Japan set to increase defense budget to 2% of GDP in 2027
Japanese Prime Minister Fumio Kishida directs his defense and finance ministers to raise national-security spending.
Japanese Prime Minister Fumio Kishida instructed his cabinet ministers to increase Japan's defense budget to around 2% of the gross domestic product in the year starting April 2027.
He gave those instructions to Defense Minister Yasukazu Hamada and Finance Minister Shunichi Suzuki on Monday, as part of Japan's plans to expand its defense budget to meet new security challenges.
The budget aims to cover funding for scientific research, cyber technology, infrastructure, and an improvement of the Japan Coast Guard, while the initial budget for fiscal 2022 accounted for 1% of GDP at 5.4 trillion yen ($39.3 billion).
The government will decide the budget by the end of December, as well as secure financial resources for defense equipment over the next five years, paving the way for a change in Japan's postwar security policy. It is worth noting that this is the first time that Kishida has referred to a specific level of defense spending.

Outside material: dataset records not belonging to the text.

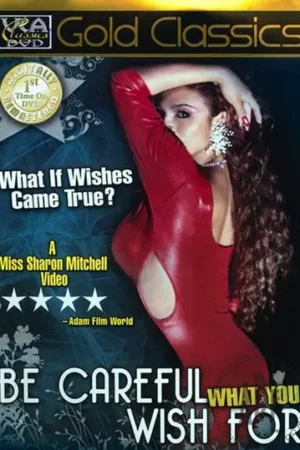 Be Careful What You Wish For Trans Porn. 1992 Vivid Man classic. Enjoy vintage interracial and anal scenes in this premium trans porn download.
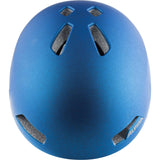 Alpina Hackney Bike Helmet - Blue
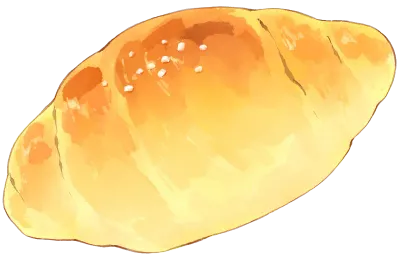 소금빵
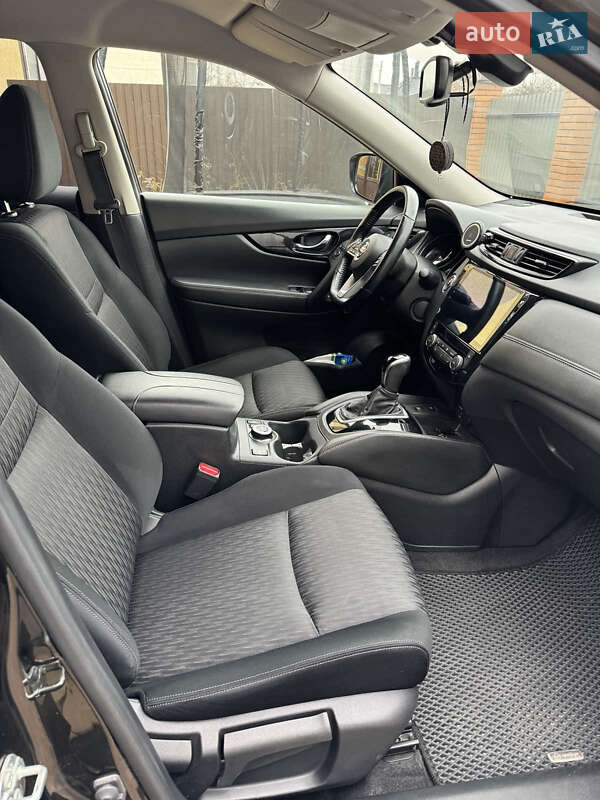 Внедорожник / Кроссовер Nissan X-Trail 2019 в Виннице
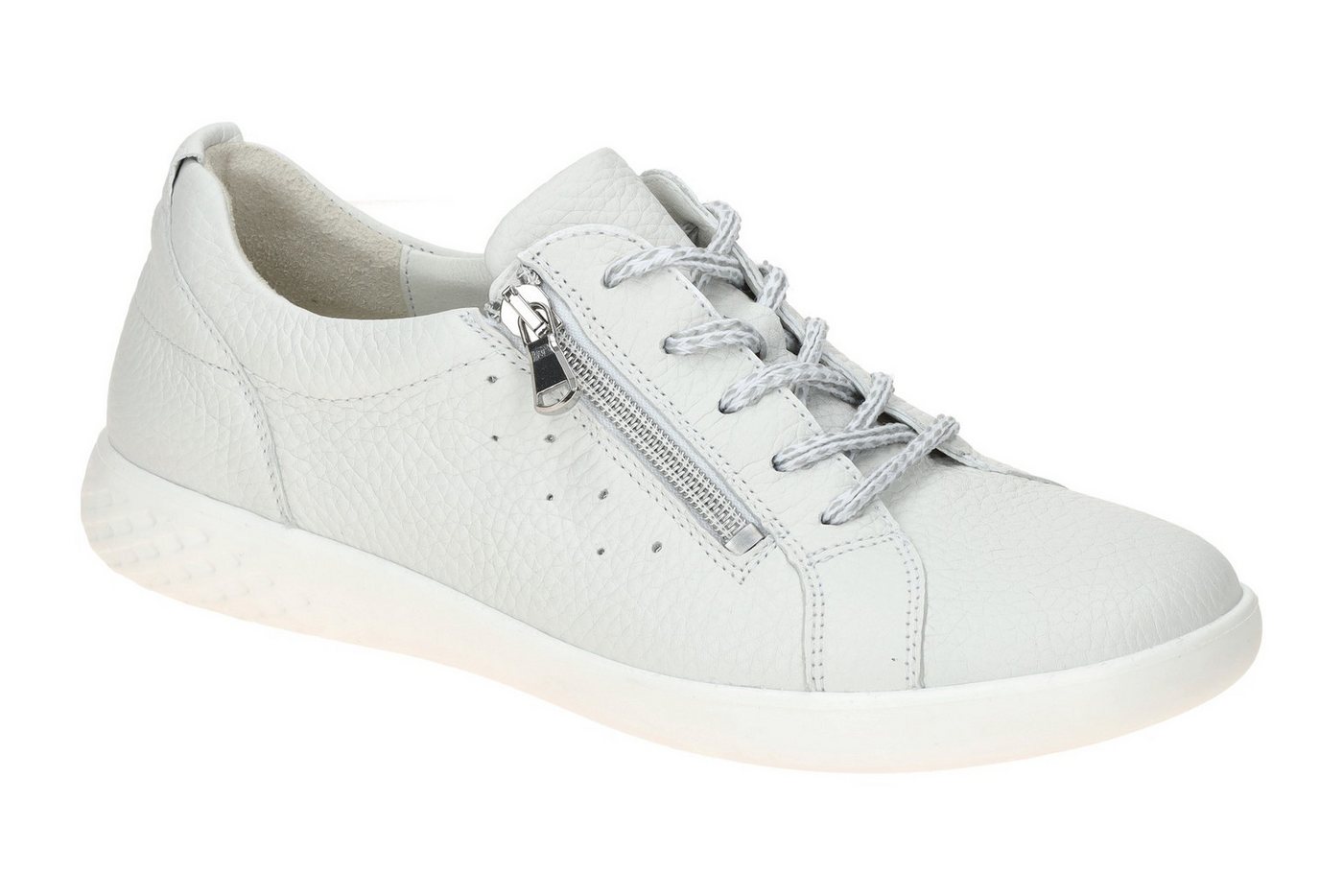 Waldläufer 947001 203 663 Schnürschuh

When Prime Minister Takeo Miki was in charge in 1976, the general guideline for Japan's defense spending has been 1% or less. However, the ruling Liberal Democratic Party has been pushing for an increase to 2%, especially since the war in Ukraine prompted a number of NATO members to set their defense spending at that level.
The government will ditch a vertically administered structure to focus more on activities under the Ministry of Defense and move toward a system where all departments will have a role to play in national security. Based on the current GDP, the new defense budget will amount to approximately 11 trillion yen.

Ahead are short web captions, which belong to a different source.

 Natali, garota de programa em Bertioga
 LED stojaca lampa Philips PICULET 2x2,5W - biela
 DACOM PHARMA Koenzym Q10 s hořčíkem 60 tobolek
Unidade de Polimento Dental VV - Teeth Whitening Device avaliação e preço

The main pillar of the new defense budget will be the acquisition of counterstrike capabilities, which will be used to attack opponents' missile launch sites and other targets.
The government will extend the range of its missiles and introduce the Tomahawk, a US cruise missile. It will also improve its fighting capability by purchasing additional ammunition, which is currently in short supply.
On the other hand, the Liberal Democratic Party is deeply skeptical about raising taxes to fund defense spending. The question of whether the government will be able to secure a stable source of funding to allow for long-term increases in defense spending remains unanswered.
The Prime Minister has instructed his ministers to secure budget revenue by the end of December and has indicated that he will allow the temporary issuance of deficit-covering bonds until fiscal 2027 to secure financial resources. He also asked them to devise ways to increase financial resources, including through expenditure reform.
Earlier this week, the Japanese Defense Ministry said it was seeking $6.7 billion in additional spending this financial year to accelerate purchases of military equipment, a record in Japan's history, arguing it was due to the "increasingly severe" regional security environment.
The Ministry cited the "challenges" posed by China and North Korea and said the regional security situation was becoming "increasingly severe at an unprecedented speed."